L’année 1990 est décisive. Régis Huiban rencontre au lycée Julien Le Mentec qui danse au sein du cercle celtique du Croisty (56) et joue de la bombarde et de la batterie dans le groupe fraîchement baptisé Tan Ban Ti. Avec trois autres musiciens du secteur, ce groupe de fest-noz prend forme. Au même moment, des cours de danse bretonne ont lieu au Faouët, Régis les accompagne à l’accordéon, apprend ainsi quelques pas et un semblant de répertoire traditionnel. Jusqu’en 1994, en alternance avec la formation musicale à l’E.D.M. de Quimperlé, les festoù-noz s’enchaînent, Tan Ban Ti remporte le Grand Prix du Kan ar Bobl à Pontivy (56), Régis enregistre un titre sur le disque Fest Deiz Accordéons (Coop-Breizh) et décide d’arrêter les études pour se consacrer à la scène.

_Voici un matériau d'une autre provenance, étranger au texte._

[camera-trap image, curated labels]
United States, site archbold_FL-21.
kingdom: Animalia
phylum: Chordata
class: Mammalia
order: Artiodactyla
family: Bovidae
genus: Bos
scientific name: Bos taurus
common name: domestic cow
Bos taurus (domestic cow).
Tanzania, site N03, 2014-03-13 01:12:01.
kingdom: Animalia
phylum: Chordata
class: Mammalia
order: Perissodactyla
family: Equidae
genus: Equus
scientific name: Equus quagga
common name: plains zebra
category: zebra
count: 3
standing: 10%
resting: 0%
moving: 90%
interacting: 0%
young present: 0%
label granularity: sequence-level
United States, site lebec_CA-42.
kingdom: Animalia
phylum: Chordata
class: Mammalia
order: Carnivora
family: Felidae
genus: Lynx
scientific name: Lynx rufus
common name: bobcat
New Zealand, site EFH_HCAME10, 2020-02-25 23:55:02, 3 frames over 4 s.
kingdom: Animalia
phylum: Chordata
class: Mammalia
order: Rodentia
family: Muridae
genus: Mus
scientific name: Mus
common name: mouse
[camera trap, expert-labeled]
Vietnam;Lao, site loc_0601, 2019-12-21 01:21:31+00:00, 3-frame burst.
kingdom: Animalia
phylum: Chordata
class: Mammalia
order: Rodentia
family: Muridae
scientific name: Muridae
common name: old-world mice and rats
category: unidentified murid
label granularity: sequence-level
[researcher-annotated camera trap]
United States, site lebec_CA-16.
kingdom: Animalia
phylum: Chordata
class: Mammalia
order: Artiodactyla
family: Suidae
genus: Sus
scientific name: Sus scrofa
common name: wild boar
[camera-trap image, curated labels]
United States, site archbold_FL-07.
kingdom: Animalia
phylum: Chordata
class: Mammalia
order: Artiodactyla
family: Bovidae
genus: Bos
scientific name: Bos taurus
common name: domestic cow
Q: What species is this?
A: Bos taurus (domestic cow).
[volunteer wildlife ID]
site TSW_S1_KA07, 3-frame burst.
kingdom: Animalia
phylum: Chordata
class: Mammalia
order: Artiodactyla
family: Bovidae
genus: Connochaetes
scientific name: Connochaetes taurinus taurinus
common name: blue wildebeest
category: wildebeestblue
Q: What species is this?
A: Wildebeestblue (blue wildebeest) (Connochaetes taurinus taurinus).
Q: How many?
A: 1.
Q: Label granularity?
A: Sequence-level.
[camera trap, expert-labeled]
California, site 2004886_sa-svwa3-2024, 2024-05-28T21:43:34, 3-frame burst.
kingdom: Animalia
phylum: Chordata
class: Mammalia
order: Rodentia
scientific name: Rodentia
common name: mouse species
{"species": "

Néanmoins, son apprentissage de la musique bretonne n’en est qu’aux balbutiements. S’en suivent deux années de cours de bombarde et ateliers de musique traditionnelle à l’E.N.M. de Lorient (56), puis un passage éclair (1995-1997) à la direction musicale du bagad du Faouët. Le groupe Tan Ban Ti fait peau neuve en 1995, l’arrivée de Fred Miossec au biniou est déterminante et juste après la sortie du premier album du groupe, Régis et Fred sonnent en couple bombarde-biniou, dans les concours ou pour le cercle celtique du Croisty (1997-1999) et autres rendez-vous traditionnels.

3e époque : le jazz

En 1997, Régis rencontre Roland Becker qui lui propose d’intervenir dans deux projets quasi simultanés : le quintet de Music-Hall breton M. Kerbec et ses belouzes et le duo burlesque Kof a Kof. C’est le début d’un tout autre apprentissage : l’improvisation musicale (et parfois scénique !). Les deux compères parcourent les routes de France de concerts en spectacles de rues, de festoù-noz en théâtres. Lorsqu’en novembre 1999, le groupe Tan Ban Ti prend lui aussi un tout autre virage (avec Nolùen Le Buhé au chant), Régis s’oriente résolument vers le jazz, sans pour autant jouer les standards du Real Book! Philippe Gloaguen, guitariste jazz nouveau venu dans le groupe, y est pour beaucoup, tout comme Roland Becker. En parallèle de la scène où se marient jazz et traditionnel (Le Cabaret Breton (2000) et Au Café Breton (2002) avec Kof a Kof, les concerts avec Tan Ban Ti, le duo Chant/Accordéon avec Nolùen Le Buhé), Régis Huiban enregistre plusieurs albums et suit deux stages sur les musiques improvisées : l’un à Rennes en 2001 à l’E.C.M. dirigée par Éric Le Lann où il côtoie l’accordéoniste Jacques Bolognesi et l’autre à Paris en 2003 à l’A.R.P.E.J. dont Michel Goldberg est le directeur pédagogique, et Daniel Mille l’intervenant à l’accordéon. Fin 2002, Régis Huiban crée naturellement son quartet, formation jazz avec Philippe Gloaguen (guitare), Julien Le Mentec (contre- basse) et Loïc Larnicol (batterie), et compose sa musique bretonne en toute latitude. Le Régis Huiban Quartet tourne depuis cette date en France et à l’étranger.

Nouvelle ère

Après avoir quitté le groupe Tan Ban Ti en 2005, Régis garde un pied dans le fest-noz, en solo, en duo avec Roland Becker, et surtout dans le trio Wipidoup avec Gildas Le Buhé et Pierrick Tardivel. Il a aussi fait sonner la boîte à punaises avec Les Sœurs Bervas de 2004 à 2008 (chanson française), avec Koad Glaz (création 2005 de Nolùen Le Buhé). Régis Huiban réalise, depuis la création de son quartet, une trilogie discographique, résultat d’un travail de quinze années en tant qu’artiste professionnel. Certains groupes de fest-noz font régulièrement appel à lui pour quelques remplacements (Yao, Filifala, Karma, Roll ma Yar, Termajik, Darhaou, etc.). Désormais en production chez Bémol Prod (59), l’accordéon world de Régis Huiban trace sa route sans balise. Fin 2008, il intègre le groupe Skolvan. Entre 2009 et 2011, trois créations ont vu le jour : Le père Tire-Bras (spectacle d’illustration), Piotr (théâtre musical), Et dans le vent, mon cœur se dénoua (spectacle poétique).